Dr. Cutler und seine Krankenschwester, Miss Hollister, waren sofort zu dem Getroffenen geeilt, doch jede Hilfe war zu spät gekommen. Der Blitz war direkt in seine beginnende Glatze gefahren und hatte ihn getötet.

Bis auf eine leichte Rötung der Kopfhaut und eine etwa zwei Inch breite Brandblase, die befremdliche Ähnlichkeit mit einer Schusswunde aufwies, schien er völlig unversehrt. Doch sein Herz begann nicht wieder zu schlagen.

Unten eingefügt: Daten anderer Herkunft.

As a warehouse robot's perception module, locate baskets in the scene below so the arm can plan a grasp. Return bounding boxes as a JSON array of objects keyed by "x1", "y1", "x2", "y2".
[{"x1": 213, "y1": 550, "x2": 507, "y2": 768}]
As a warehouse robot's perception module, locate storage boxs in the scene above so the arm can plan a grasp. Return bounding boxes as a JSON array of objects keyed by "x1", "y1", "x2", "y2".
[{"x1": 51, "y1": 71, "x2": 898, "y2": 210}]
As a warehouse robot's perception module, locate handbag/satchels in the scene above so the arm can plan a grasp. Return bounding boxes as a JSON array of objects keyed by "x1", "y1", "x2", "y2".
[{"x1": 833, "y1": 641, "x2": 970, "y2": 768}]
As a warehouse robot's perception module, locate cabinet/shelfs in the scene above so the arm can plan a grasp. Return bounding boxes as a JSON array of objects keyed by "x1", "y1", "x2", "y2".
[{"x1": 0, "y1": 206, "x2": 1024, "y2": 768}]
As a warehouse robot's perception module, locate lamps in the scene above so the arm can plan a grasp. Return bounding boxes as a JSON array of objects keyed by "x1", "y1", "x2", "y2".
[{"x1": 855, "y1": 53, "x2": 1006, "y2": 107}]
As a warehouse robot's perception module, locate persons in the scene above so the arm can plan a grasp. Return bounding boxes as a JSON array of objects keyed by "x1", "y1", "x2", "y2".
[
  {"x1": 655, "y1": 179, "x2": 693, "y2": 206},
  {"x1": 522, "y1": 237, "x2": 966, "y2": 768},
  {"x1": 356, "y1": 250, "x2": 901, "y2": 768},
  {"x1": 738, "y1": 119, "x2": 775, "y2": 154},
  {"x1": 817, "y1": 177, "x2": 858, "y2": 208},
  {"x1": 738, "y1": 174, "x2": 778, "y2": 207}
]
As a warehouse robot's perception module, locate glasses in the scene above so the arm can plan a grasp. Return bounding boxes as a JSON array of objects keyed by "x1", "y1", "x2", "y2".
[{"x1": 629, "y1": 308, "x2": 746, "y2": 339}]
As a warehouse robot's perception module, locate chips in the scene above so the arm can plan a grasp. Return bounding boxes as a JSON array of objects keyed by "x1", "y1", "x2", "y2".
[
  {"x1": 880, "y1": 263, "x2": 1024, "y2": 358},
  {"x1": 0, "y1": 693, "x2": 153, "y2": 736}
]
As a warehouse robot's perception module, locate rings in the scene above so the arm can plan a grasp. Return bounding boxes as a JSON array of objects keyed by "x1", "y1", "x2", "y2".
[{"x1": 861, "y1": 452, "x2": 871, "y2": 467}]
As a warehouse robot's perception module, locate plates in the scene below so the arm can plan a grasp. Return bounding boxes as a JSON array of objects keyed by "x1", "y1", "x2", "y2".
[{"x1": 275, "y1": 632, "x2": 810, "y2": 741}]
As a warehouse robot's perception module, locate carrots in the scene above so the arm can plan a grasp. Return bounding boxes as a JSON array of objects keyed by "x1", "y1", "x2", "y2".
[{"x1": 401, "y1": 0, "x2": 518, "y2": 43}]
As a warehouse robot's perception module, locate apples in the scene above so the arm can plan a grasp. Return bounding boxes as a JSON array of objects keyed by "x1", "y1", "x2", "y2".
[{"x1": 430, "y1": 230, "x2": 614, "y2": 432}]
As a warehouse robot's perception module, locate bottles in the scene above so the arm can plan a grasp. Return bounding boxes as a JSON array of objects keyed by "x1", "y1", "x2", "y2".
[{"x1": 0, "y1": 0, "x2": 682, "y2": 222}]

»Charles hat alle Hände voll damit zu tun, die Kinder zu beruhigen«, beendete Eliza ihren Bericht.

Harker lachte leise. »Und du hast dich nicht berufen gefühlt, ihm dabei zu helfen?«

»Um Himmels willen, nein. Erwachsene Kranke sind mir lieber«, sagte sie. »Was hast du so getrieben, während ich weg war?«

Harker lehnte die Wange an Elizas kastanienrotes Haar. Der Duft von Maiglöckchen und Pfirsich ging davon aus. Er tippte auf die Zeitung. »Ich habe gelesen.«

Eliza schielte auf den Artikel. Sie hatte ihn am Morgen selbst gelesen, auch die, die in den vergangenen Tagen erschienen waren. Sie erriet leicht, worum sich Harkers Gedanken drehten.

»Es sind in diesem Körbchen aber einige ziemlich faule Äpfel«, sagte sie. »Falls diese Quellen überhaupt magische Kräfte haben, verwandeln sie dich in ein Äffchen, wenn du die falsche erwischst.«

Harker gab ein unwilliges Schnauben von sich. Unsicher, aber mit Nachdruck, setzte er sich auf. Eliza tat es ihm gleich.